[START Dataset]

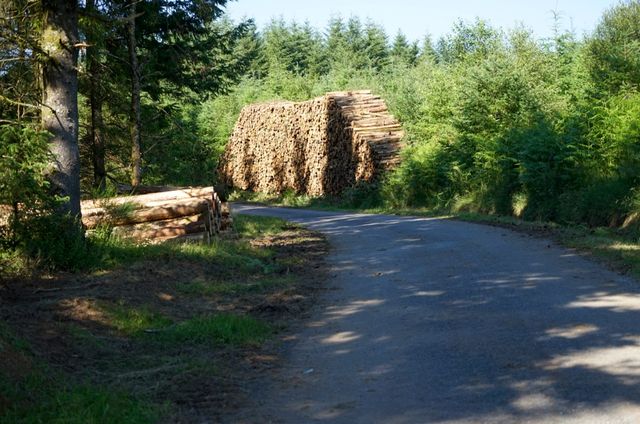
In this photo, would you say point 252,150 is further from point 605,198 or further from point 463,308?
point 463,308

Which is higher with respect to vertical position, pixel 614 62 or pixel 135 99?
pixel 614 62

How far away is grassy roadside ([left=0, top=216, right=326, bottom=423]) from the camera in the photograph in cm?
550

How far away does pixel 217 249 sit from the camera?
13344 mm

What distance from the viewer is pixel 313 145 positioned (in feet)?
114

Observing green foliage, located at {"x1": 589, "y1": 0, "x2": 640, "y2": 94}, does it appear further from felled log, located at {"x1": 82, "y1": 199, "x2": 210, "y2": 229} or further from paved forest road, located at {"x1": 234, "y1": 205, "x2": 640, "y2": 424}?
felled log, located at {"x1": 82, "y1": 199, "x2": 210, "y2": 229}

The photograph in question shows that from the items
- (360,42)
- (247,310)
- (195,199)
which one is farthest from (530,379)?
(360,42)

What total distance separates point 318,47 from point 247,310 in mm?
75616

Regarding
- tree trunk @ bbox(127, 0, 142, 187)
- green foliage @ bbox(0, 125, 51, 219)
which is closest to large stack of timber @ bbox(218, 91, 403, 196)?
tree trunk @ bbox(127, 0, 142, 187)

[END Dataset]

--- What this task involves ---
Recast all the entries above as a numbered list, one line per number, skipping blank lines and leaving out the pictures.

--- Solution to this task ---
1. In this photo, would you say point 252,150 is further from point 605,198 or further from point 463,308?
2. point 463,308
3. Which is higher with respect to vertical position, pixel 614 62 or pixel 135 99?
4. pixel 614 62
5. How far away is grassy roadside ([left=0, top=216, right=326, bottom=423]) from the camera in the photograph in cm?
6. 550
7. How far away does pixel 217 249 sit from the camera?
8. 13344 mm
9. What distance from the viewer is pixel 313 145 positioned (in feet)?
10. 114
11. Observing green foliage, located at {"x1": 589, "y1": 0, "x2": 640, "y2": 94}, does it appear further from felled log, located at {"x1": 82, "y1": 199, "x2": 210, "y2": 229} or further from paved forest road, located at {"x1": 234, "y1": 205, "x2": 640, "y2": 424}?
12. felled log, located at {"x1": 82, "y1": 199, "x2": 210, "y2": 229}
13. The photograph in question shows that from the items
14. - (360,42)
15. - (247,310)
16. - (195,199)
17. which one is farthest from (530,379)?
18. (360,42)
19. What total distance separates point 318,47 from point 247,310 in mm?
20. 75616
21. Regarding
22. - tree trunk @ bbox(127, 0, 142, 187)
23. - green foliage @ bbox(0, 125, 51, 219)
24. which is closest to large stack of timber @ bbox(218, 91, 403, 196)?
25. tree trunk @ bbox(127, 0, 142, 187)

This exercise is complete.